* **AIM OF THE TASK**:
Print everything from the start of the records down to the line containing "(920,584) < (1020,4) < (17,268)", exactly as the lines stand and with both ends included. Leave the pictures out of your answer.

Spatial questions tied to pictures
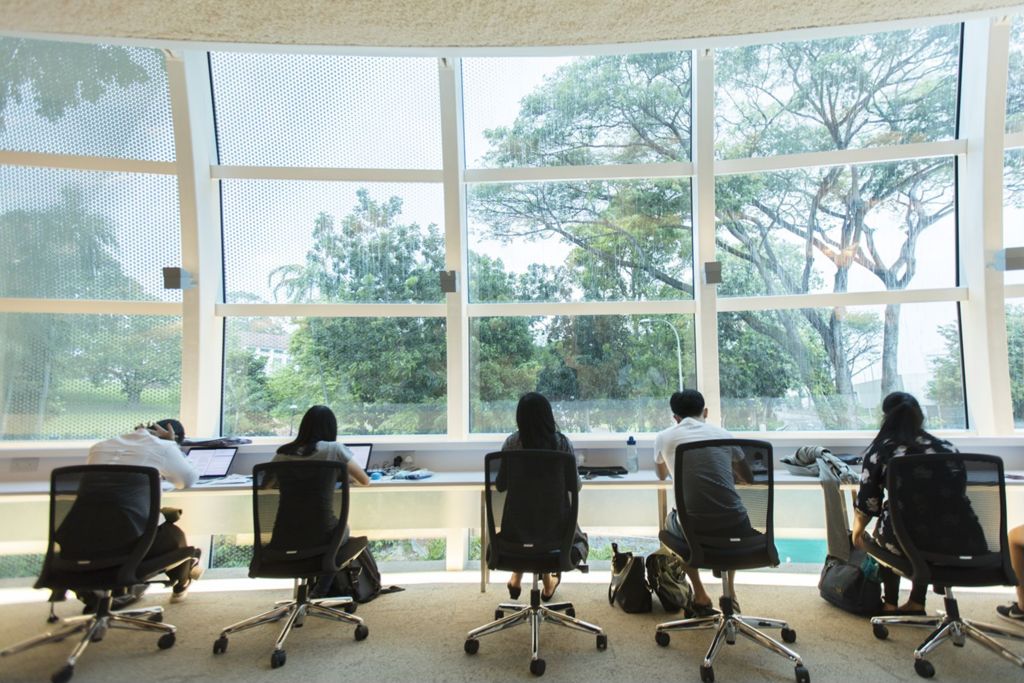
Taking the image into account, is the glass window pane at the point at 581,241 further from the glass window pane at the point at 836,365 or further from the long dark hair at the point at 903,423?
the long dark hair at the point at 903,423

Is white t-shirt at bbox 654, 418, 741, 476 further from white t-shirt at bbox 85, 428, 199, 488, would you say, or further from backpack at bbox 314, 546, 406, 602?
white t-shirt at bbox 85, 428, 199, 488

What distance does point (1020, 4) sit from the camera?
3061mm

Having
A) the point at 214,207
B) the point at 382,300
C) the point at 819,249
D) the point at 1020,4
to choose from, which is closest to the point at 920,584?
the point at 819,249

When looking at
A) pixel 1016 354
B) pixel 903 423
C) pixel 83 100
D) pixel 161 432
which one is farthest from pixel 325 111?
pixel 1016 354

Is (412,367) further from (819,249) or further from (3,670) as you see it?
→ (819,249)

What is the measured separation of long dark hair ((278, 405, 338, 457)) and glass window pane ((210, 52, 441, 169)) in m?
2.56

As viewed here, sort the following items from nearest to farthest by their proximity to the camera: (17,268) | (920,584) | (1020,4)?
(920,584) < (1020,4) < (17,268)

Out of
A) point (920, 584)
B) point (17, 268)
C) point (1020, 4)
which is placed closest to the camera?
point (920, 584)

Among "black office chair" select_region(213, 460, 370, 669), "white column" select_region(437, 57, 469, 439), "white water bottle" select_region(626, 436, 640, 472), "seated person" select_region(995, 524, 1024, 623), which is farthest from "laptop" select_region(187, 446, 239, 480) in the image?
"seated person" select_region(995, 524, 1024, 623)

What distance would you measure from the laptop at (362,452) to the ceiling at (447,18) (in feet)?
9.63

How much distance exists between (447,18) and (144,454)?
120 inches

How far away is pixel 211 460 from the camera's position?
165 inches

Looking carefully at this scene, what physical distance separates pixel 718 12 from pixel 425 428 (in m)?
3.73

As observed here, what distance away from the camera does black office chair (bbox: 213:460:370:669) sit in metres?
2.72
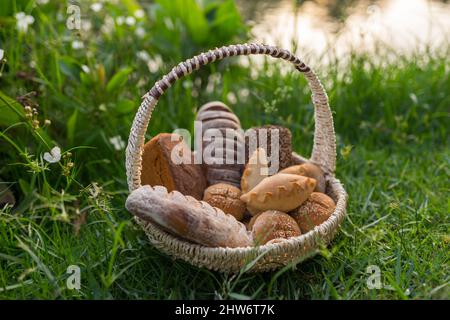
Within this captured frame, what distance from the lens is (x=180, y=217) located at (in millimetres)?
1557

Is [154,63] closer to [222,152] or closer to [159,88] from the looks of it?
[222,152]

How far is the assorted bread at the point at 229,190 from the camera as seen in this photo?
62.0 inches

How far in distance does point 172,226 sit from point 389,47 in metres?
2.13

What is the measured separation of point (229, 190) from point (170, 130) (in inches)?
27.5

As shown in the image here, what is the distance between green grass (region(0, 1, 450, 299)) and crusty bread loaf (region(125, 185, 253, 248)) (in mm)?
101

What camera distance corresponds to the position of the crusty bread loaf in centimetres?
156

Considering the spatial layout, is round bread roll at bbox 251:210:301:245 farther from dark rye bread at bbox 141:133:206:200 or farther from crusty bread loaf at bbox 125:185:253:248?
dark rye bread at bbox 141:133:206:200

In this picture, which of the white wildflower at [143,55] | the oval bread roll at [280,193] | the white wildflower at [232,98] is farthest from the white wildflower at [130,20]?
the oval bread roll at [280,193]

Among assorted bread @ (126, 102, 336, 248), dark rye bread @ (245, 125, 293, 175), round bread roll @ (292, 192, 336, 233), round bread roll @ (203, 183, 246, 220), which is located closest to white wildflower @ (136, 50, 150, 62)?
assorted bread @ (126, 102, 336, 248)

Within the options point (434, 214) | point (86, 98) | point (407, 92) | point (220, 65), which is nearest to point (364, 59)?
point (407, 92)

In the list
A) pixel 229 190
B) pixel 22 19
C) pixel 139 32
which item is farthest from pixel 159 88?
pixel 139 32

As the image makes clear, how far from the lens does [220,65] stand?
3.12 m

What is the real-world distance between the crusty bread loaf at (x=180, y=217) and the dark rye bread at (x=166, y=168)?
223 millimetres

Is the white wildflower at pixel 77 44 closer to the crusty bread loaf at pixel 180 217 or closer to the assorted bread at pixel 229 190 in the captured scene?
the assorted bread at pixel 229 190
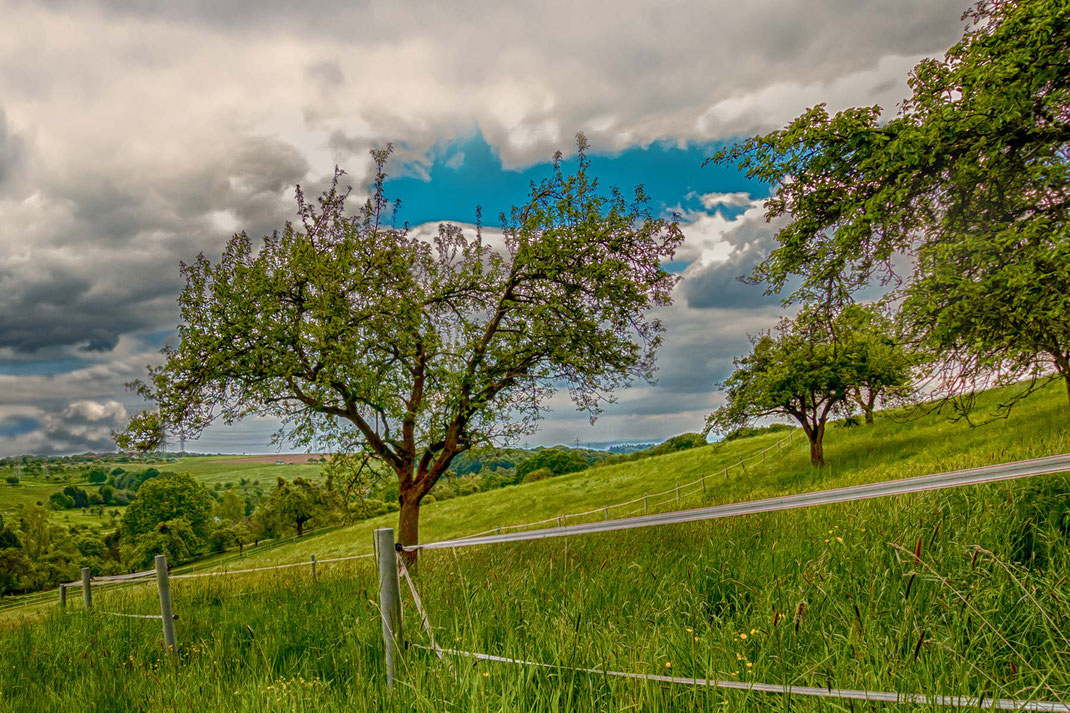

* **WRITTEN REPLY**:
Taking the image into account, is the glass window pane at the point at 581,241 further from the glass window pane at the point at 836,365 or further from the long dark hair at the point at 903,423?
the long dark hair at the point at 903,423

Is white t-shirt at bbox 654, 418, 741, 476 further from white t-shirt at bbox 85, 428, 199, 488, would you say, or further from backpack at bbox 314, 546, 406, 602?
white t-shirt at bbox 85, 428, 199, 488

What distance does point (1020, 4) sit from the camera?
3061mm

Having
A) the point at 214,207
B) the point at 382,300
C) the point at 819,249
D) the point at 1020,4
to choose from, which is closest to the point at 920,584?
the point at 819,249

When looking at
A) pixel 1016 354
B) pixel 903 423
C) pixel 83 100
D) pixel 161 432
which one is farthest from pixel 325 111?
pixel 1016 354

Is (412,367) further from (819,249) or further from (3,670) as you see it?
→ (819,249)

What is the measured separation of long dark hair ((278, 405, 338, 457)) and glass window pane ((210, 52, 441, 169)) in m?
2.56

As viewed here, sort the following items from nearest to farthest by their proximity to the camera: (17,268) | (920,584) | (1020,4)?
(920,584) < (1020,4) < (17,268)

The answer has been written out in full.